戦歿者を踏み躙る国家
国の神社
「The Wall(壁)」と呼ばれるデザインは大騒動になった。銅像に慣れ、そのようなモノを期待していた人たちは猛烈な反対運動を始めたが、「壁」は首都ワシントンに建てられた。
V字型で、鏡のように磨かれた長さ150メートルの真っ黒な御影石に、ベトナムで戦死した将兵5万8229名の名前が刻まれている。全米の記念碑と名のつくモノで、最も沢山の人が訪れるのは、この「壁」である。

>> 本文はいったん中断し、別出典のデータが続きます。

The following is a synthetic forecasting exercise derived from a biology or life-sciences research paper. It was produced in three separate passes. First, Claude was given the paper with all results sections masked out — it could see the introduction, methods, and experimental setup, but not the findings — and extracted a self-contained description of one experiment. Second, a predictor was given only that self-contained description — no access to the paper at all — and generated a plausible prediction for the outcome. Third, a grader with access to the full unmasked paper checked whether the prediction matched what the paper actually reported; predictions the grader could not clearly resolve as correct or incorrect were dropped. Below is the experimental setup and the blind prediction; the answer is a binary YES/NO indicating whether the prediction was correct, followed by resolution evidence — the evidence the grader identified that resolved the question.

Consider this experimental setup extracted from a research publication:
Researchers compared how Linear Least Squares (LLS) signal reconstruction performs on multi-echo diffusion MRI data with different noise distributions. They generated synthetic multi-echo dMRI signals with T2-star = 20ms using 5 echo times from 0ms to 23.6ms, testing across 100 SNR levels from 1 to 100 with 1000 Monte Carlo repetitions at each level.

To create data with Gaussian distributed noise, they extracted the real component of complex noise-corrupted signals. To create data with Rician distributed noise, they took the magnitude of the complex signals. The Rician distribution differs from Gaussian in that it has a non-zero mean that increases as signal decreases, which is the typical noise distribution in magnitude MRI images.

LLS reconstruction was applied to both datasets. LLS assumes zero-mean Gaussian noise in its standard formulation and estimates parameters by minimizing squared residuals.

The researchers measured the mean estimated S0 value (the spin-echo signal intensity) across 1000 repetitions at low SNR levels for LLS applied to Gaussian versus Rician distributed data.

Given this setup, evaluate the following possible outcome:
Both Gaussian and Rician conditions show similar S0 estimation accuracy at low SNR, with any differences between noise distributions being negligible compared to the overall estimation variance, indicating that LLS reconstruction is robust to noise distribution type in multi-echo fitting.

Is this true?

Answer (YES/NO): NO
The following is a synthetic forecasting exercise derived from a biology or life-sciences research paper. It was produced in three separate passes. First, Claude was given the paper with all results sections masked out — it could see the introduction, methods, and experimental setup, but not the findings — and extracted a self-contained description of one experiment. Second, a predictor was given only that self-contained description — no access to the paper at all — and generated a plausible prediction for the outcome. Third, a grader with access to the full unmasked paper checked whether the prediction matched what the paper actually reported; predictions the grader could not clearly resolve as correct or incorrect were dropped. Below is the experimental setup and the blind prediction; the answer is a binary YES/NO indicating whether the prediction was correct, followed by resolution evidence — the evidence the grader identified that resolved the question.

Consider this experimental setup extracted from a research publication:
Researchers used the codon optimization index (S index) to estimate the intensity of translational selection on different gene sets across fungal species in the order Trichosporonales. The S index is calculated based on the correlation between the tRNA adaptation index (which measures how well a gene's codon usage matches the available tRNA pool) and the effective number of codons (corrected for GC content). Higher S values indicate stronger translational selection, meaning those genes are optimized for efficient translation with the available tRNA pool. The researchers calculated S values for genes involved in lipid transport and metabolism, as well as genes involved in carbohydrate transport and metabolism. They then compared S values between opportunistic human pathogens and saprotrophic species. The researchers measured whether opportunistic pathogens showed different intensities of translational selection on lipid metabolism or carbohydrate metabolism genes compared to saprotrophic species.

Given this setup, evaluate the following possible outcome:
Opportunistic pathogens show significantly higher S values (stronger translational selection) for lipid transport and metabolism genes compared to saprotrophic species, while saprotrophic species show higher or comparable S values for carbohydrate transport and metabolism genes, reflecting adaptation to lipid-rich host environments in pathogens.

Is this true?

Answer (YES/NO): YES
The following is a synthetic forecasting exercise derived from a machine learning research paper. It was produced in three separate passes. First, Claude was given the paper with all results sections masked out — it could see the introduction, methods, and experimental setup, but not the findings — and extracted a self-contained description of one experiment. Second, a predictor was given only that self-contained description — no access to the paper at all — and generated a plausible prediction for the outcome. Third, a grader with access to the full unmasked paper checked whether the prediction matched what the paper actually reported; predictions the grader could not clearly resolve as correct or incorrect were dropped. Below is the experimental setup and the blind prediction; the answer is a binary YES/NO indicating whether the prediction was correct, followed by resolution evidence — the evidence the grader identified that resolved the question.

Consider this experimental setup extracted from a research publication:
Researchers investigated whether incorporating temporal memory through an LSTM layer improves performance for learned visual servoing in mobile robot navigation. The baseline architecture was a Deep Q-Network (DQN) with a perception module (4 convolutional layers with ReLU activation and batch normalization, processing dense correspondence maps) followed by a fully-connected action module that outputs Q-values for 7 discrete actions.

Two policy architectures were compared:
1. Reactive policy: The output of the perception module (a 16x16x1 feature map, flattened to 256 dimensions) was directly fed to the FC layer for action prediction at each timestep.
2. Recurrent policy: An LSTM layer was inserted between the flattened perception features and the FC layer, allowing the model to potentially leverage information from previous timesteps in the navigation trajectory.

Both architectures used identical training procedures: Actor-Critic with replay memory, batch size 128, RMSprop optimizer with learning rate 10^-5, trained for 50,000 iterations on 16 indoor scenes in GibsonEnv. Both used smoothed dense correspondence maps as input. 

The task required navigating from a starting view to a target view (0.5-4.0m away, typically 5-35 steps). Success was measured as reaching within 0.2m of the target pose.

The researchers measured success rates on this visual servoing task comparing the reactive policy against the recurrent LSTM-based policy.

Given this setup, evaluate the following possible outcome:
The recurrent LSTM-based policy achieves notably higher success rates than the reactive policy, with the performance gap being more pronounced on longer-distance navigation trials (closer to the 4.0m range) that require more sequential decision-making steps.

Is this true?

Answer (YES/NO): NO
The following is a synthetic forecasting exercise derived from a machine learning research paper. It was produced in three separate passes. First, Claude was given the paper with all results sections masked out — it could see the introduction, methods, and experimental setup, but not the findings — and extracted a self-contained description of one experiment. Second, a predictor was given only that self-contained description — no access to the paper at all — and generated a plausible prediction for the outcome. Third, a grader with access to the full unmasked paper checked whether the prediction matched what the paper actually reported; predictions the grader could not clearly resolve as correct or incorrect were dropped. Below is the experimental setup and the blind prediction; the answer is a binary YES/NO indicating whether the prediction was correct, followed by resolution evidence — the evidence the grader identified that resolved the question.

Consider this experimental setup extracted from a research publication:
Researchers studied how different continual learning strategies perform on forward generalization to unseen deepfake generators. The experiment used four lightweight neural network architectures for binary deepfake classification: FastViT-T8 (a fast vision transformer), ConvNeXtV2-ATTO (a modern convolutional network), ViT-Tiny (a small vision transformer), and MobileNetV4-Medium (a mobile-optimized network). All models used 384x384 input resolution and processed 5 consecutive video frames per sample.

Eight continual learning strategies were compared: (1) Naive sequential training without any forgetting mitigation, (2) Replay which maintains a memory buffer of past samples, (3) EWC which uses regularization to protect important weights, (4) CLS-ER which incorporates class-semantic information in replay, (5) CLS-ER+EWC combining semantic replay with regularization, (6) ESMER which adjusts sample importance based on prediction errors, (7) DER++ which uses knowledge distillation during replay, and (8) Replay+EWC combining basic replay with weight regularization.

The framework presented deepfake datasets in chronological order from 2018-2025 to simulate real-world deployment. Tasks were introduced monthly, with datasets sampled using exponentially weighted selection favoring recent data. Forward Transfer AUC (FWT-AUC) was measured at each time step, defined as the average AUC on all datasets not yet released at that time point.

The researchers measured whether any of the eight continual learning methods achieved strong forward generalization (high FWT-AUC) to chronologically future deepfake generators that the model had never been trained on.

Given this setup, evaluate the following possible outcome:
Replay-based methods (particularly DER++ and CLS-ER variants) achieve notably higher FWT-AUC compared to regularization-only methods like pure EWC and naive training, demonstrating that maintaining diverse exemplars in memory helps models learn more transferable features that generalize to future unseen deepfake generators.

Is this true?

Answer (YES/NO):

1982年の除幕式から毎年100万人以上の人たちが墓参りに来る。
この壁の前に立つ人は一語も口に出さず、震える指で刻まれた名前に触れる。
息子か娘か、兄弟か姉妹か、父か、夫か、恋人か。静寂の中、泣き声が漏れる。
米国民は「National Shrine(国の神社)」と言う。追悼の神社である。
アメリカの強さ
豊かな米国を残酷なまでに苦しめた戦争。東南アジアを引き裂き、鮮血の惨事を15年間も続けたアメリカの醜い戦い。
アメリカの「おおらかさ・無邪気さ」を永久に失わせた戦争。勝利の歓喜もなく、善戦の満足感もなく、敗戦の痛恨と後悔だけが残った戦争。
参戦した将兵250万人を「人殺し」「赤ん坊殺人鬼」と侮辱した15年戦争。
米国民は、いかなる理由であれ国のために戦い亡くなった人たちに、敬意と感謝と追悼の想いを捧げる。
この想いがベトナム戦争の深い傷を癒し、アメリカを強く復興させた。これがアメリ力の精神力の強さ。アメリカン・ドリームを支えるエネルギーであろう。
戦後を引きずる国民
ベトナム戦争をあれだけ容赦なく非難した日本は、戦後60年も経ったのに、いまだ戦没者への追悼もせず、靖国神社に参拝してもよいかどうかで恥をも感じず喧嘩をする。
近隣の国々までが「参拝してはいけない」と助言をしてくれる。教育が大好きな日本の学校では、「慰霊・追悼・感謝」なぞ禁句であり、死語同然である。
魂の入ってない教育をする日本に、歴史は残るのだろうか。
日本人の心の中で、「アジア・太平洋戦争」はいつ終結するのだろう。平成日本が昭和から引きずってきた「戦後」は、いつ終わるのだろう。